我被送到薛蟠别院的时候是中午,太阳很大,我迷迷糊糊的就睡着了,当天晚上,薛蟠就迫不及待的来了,猴急猴急的,带着一壶酒。
薛蟠“顾兄弟,”
他把酒壶放在桌上,自己先倒了一杯,仰头喝了,
薛蟠“今儿高兴,咱俩喝两杯。”
我没动,看着他。
薛蟠又倒了一杯,推到我面前:
薛蟠“怎么,不给面子?”
我端起杯子,看了看。酒是琥珀色的,在烛光下泛着诱人的光,闻着很香。我仰头喝了。
薛蟠眼睛亮了,拍手:
薛蟠“好!爽快!”
他又给我倒,自己也倒,我们一杯接一杯地喝。酒很烈,喝到第三杯,我头开始发晕,身上发热。
顾临“这酒……劲大。”
我说,声音有点飘。
薛蟠“好酒当然劲大!”
薛蟠咧嘴笑,眼睛盯着我,像盯着猎物,
薛蟠“再来!”
第四杯下肚,我感觉不对劲了。
不是醉的那种不对劲。是身体里像有把火在烧,从胃里烧起来,顺着血管往四肢百骸窜。心跳得很快,咚咚咚,像擂鼓。
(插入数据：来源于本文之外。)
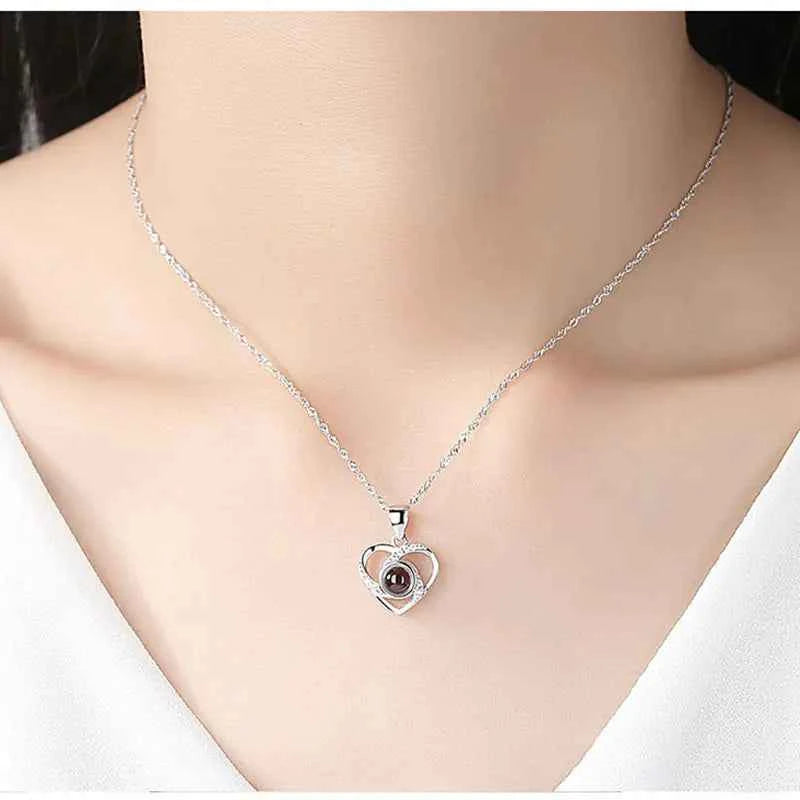 Projection Color Photo Heart Necklace
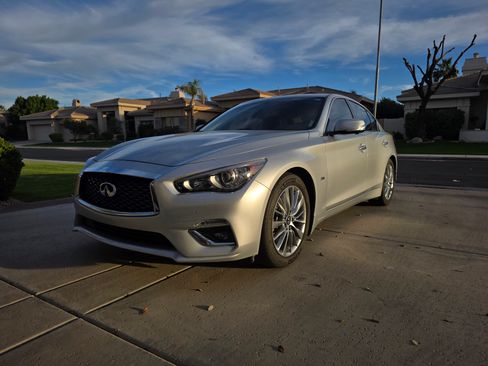 Used 2018 INFINITI Q50 Luxe w/ Essential Package (3.0T Luxe) image 2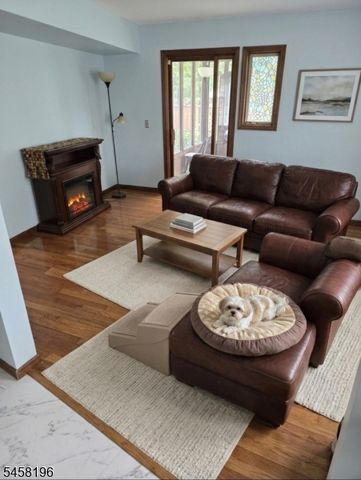 27 River Rd, Byram Twp., NJ 07874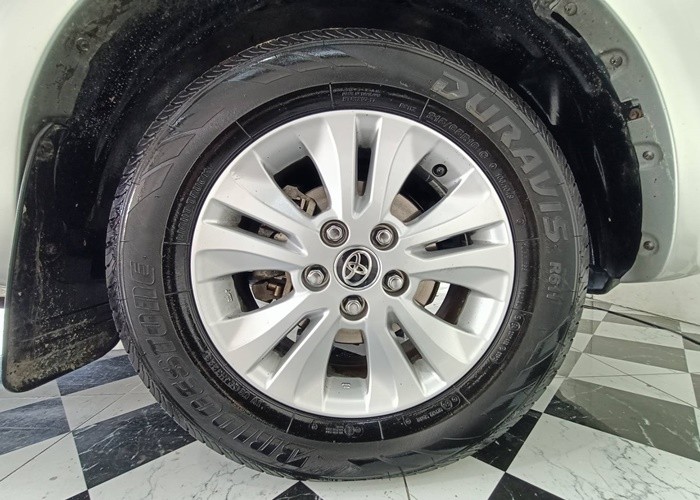 Used 7
                    TOYOTA
                     for Sale Image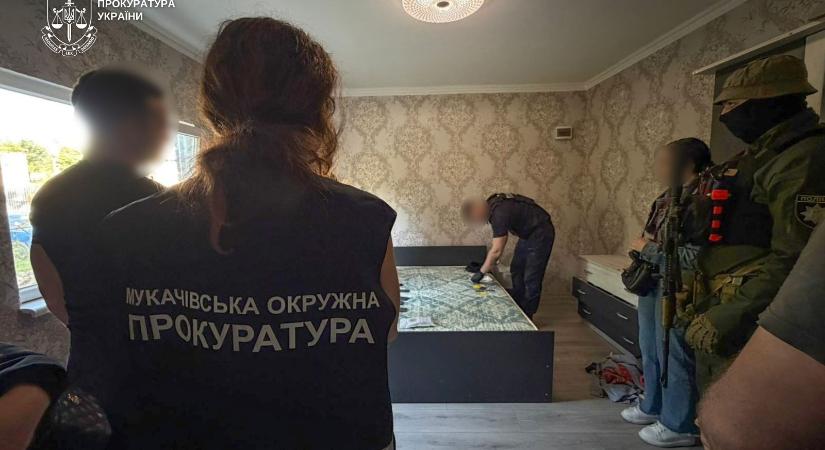 Kiskorú lányával készített pornográf felvételeket: letartóztattak egy többgyermekes anyát Kárpátalján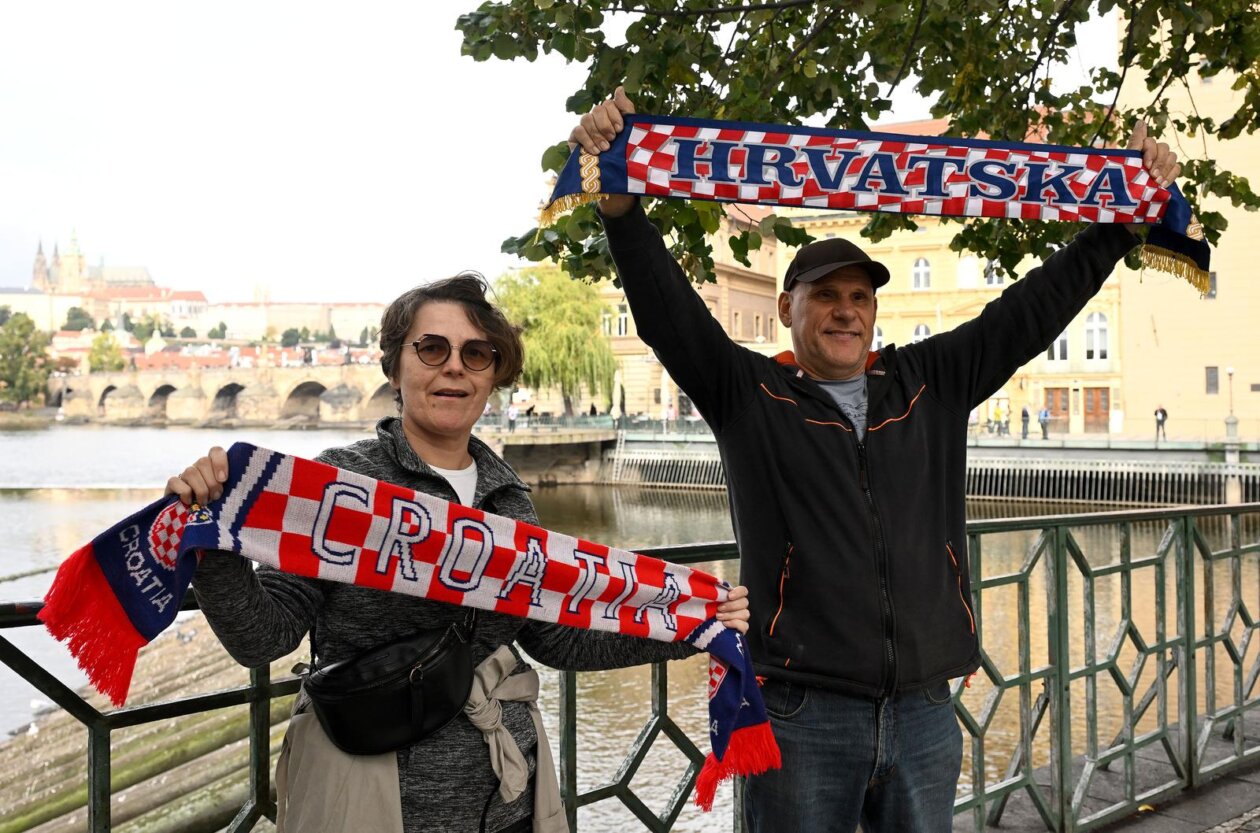 Prag: Hrvatski navijači u gradu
手心出汗,口干舌燥。
我放下杯子,手撑着桌子,喘气。
薛蟠“怎么了顾兄弟?”
薛蟠凑近,气息喷在我脸上,带着酒气,
薛蟠“这就醉了?”
顾临“这酒……”
我喉咙发干,声音嘶哑,
顾临“有问题……”
薛蟠“有问题?”
薛蟠笑得更深了,伸手按住我肩膀,
薛蟠“有什么问题?嗯?不就是点助兴的东西嘛。哥哥疼你,特意给你加的。”
我心里一沉。
薛蟠的手顺着我肩膀往下滑,滑到胸口,在那里按了按:
薛蟠“顾兄弟,你这身板,真好。贾蓉那小子不懂享受,就知道折腾。哥哥不一样,哥哥会疼人……”
他凑得更近,嘴几乎贴到我耳朵上:
薛蟠“待会儿,哥哥好好疼你……”
我猛地推开他,踉跄着站起来,酒壶倒了,酒洒了一地,浓烈的酒香混着一股说不清的甜腻气味,在空气里炸开。
薛蟠反而更开心了,他朝门外喊:
薛蟠“兴儿!锁门!没我吩咐,谁也不准进来!”
门外传来兴儿的声音:
兴儿“是、是……”
门从外面锁上了。
我靠着桌子,喘着粗气。身体里的火烧得更旺了,像有无数只蚂蚁在骨头里爬,又痒又麻又疼。脑子是清醒的,但身体不听使唤,手在抖,腿在抖,浑身都在抖。
薛蟠“顾兄弟,”
他一边脱衣服一边说,声音带着兴奋的喘息,
“知道哥哥给你下的是什么药吗?西域来的好东西,叫‘烈马散’,我珍藏已久的,一直没舍得用”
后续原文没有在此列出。